Newly invented nanotweezers can manipulate matter on tiny scales

Alastair Talbot

Imagine a future where humans could casually control their own health at the cellular level with light. Mechanical engineering assistant professor Yuebing Zheng is working on different types of “nanotweezers” — new tools for manipulating nanoparticles that use light and could lead to individual health monitoring and nanotechnology.

Dedicating the last five years to his research, Zheng and other engineers have created nanotweezers that will not only improve our understanding of biological systems, but that will make room for fundamental as well as technical innovations in nano-optics, or the study of the behavior of light on very small scales.

“With the help of nanotweezers, we’re able to control particles at the nanoscale,” Zheng said. “We’ll finally understand the human body.”

Zheng worked with chemical engineering professor Brian Korgel to show potential applications for nanotweezers.

“It is really an exciting time for this kind of experimental work,” Korgel said. “We have a convergence of new synthetic methods for nanomaterials with new physical and optical methods for manipulating these materials.”

Korgel’s “convergence” of nanophotonics, nanochemistry and nanophysics has provided the tools to manipulate objects on a scale that is much smaller than the diameter of a hair, Zheng said.
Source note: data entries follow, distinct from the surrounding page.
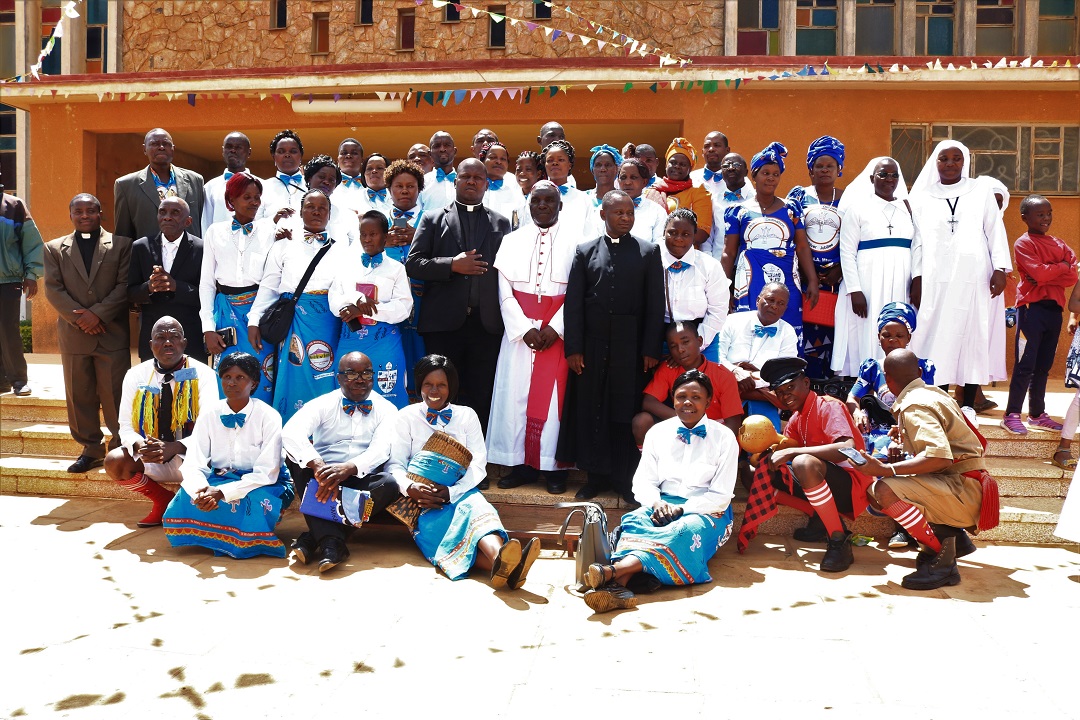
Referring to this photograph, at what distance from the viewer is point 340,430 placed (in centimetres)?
538

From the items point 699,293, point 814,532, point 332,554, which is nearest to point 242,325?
point 332,554

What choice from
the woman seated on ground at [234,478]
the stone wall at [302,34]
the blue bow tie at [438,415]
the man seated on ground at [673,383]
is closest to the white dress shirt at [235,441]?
the woman seated on ground at [234,478]

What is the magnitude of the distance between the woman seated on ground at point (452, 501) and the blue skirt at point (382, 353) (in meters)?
0.52

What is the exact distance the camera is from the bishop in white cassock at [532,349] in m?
5.93

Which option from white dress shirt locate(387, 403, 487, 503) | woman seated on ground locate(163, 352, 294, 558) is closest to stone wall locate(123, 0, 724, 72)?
white dress shirt locate(387, 403, 487, 503)

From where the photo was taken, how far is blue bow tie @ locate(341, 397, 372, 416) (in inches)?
211

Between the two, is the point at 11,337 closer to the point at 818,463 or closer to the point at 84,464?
the point at 84,464

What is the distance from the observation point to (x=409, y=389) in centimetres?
648

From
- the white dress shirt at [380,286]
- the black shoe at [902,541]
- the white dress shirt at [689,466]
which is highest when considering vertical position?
the white dress shirt at [380,286]

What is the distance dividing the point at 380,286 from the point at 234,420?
125cm

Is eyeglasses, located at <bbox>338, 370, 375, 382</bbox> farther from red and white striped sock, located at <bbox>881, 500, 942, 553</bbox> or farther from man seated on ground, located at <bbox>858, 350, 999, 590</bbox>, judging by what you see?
red and white striped sock, located at <bbox>881, 500, 942, 553</bbox>

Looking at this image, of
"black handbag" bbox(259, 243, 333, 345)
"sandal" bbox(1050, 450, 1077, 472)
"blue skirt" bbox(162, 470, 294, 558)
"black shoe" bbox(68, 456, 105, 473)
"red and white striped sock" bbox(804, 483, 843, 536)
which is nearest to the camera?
"red and white striped sock" bbox(804, 483, 843, 536)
His research has demonstrated that light can handle objects on the nanoscale just like how mechanical tweezers are used to handle larger ones.
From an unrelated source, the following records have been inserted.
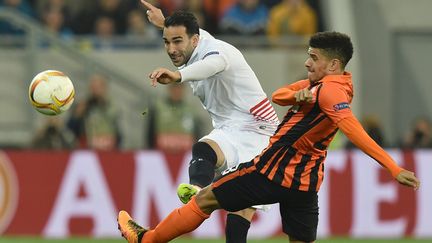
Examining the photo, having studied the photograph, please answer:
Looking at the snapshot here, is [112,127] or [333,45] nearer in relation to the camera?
[333,45]

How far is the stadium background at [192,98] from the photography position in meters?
14.1

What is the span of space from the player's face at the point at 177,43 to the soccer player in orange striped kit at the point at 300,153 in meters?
1.10

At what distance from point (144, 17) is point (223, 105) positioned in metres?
7.07

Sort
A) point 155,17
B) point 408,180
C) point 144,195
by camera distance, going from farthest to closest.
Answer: point 144,195
point 155,17
point 408,180

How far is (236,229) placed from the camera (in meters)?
8.98

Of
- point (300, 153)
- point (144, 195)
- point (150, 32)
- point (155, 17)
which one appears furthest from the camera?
point (150, 32)

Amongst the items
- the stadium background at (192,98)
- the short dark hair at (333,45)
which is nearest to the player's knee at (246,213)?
the short dark hair at (333,45)

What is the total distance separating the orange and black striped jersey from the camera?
7961 mm

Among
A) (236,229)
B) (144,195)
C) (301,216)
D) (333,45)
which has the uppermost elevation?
(333,45)

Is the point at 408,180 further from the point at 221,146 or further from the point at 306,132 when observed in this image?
the point at 221,146

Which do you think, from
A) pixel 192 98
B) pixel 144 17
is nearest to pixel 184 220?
pixel 192 98

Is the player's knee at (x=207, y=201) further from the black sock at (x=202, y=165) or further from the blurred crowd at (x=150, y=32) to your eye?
the blurred crowd at (x=150, y=32)

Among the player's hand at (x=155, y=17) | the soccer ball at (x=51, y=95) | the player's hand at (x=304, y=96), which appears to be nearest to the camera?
the player's hand at (x=304, y=96)

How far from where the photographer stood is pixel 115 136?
14.9 m
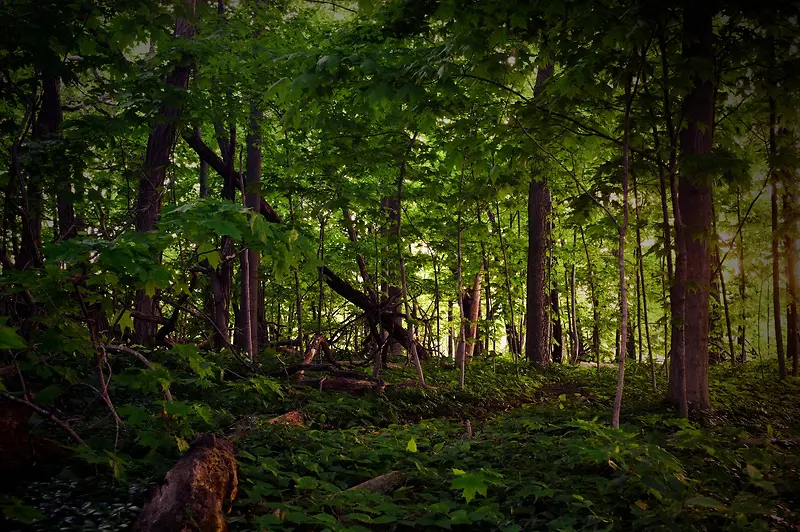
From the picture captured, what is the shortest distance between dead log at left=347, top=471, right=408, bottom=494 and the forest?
0.07ft

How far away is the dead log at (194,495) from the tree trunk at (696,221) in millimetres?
5700

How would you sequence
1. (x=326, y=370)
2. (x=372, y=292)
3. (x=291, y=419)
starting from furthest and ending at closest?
1. (x=372, y=292)
2. (x=326, y=370)
3. (x=291, y=419)

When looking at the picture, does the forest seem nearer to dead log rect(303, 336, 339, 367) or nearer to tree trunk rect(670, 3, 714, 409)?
tree trunk rect(670, 3, 714, 409)

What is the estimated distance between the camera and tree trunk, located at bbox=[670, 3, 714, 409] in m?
6.35

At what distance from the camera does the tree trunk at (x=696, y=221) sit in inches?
250

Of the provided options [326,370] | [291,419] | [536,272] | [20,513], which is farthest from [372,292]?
[20,513]

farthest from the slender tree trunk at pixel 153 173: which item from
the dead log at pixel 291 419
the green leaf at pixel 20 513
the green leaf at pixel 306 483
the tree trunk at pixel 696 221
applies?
the tree trunk at pixel 696 221

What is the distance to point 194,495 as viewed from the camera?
2928 millimetres

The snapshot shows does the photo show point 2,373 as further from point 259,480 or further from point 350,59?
point 350,59

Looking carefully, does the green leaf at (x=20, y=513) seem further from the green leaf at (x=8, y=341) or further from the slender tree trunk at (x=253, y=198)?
the slender tree trunk at (x=253, y=198)

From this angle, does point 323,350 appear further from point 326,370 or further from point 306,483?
point 306,483

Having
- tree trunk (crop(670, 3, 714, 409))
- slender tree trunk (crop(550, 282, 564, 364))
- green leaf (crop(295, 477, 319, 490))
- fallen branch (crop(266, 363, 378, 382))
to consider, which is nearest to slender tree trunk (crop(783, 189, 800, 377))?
tree trunk (crop(670, 3, 714, 409))

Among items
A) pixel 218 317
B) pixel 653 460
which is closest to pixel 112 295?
pixel 653 460

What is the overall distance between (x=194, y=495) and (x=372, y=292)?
23.8ft
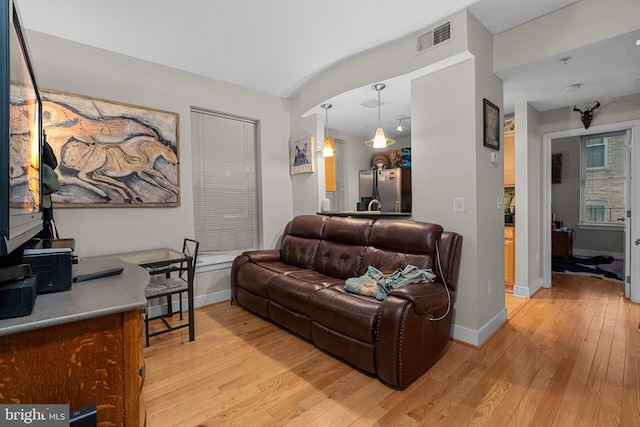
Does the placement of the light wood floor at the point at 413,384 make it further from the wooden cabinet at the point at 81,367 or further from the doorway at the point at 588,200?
the doorway at the point at 588,200

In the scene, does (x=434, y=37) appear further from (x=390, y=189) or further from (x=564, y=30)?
(x=390, y=189)

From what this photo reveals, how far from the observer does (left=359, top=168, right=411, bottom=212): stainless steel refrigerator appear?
17.0ft

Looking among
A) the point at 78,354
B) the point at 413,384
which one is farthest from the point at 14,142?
the point at 413,384

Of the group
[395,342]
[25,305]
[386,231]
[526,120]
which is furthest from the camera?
[526,120]

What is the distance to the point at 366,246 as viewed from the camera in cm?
296

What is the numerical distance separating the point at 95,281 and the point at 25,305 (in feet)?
1.52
“Light provides warmth, but it can also provide force, and more precisely, optical forces,” Zheng said. “It’s so unique because then we are basically able to use optics to control light at microscales, and even below that. A small laser beam is able to manipulate objects at a much smaller scale.”

Zheng said he believes nanotweezers may have a huge role in the field of medicine. He said he thinks the tool can enhance cell manipulation and the delivery and composition of medications.

“With a small sample of your blood or sweat, we can put it on a chip and do different types of manipulations, like counting of the cells,” Zheng said. “A lot of our body parts, like our immune system or our neuron network, depend on cell-to-cell interactions to coordinate accurately.”

Zheng said the next step of his research is to make nanotweezers compatible with living matter. He said he expects his nanotweezers to have applications in controlled drug release and the study of disease.

“Our new focus on biological objects will open a new door to early disease diagnosis and the discovery of nanomedicine,” Zhang said. “We are getting closer to using nanotweezers in clinical and practical applications.”

Zheng said he is confident the technology will be available in hospitals in the near future. He said the need for high power is the only thing that is holding nanotweezers back from being available to the public.

Individual health monitoring could be key to a more affordable healthcare, Zheng said.

“One of the goals in our research research is to provide more mobilized and global healthcare,” Zheng said. “Individual health monitoring would certainly be cheaper than going to the doctor’s or getting surgery.”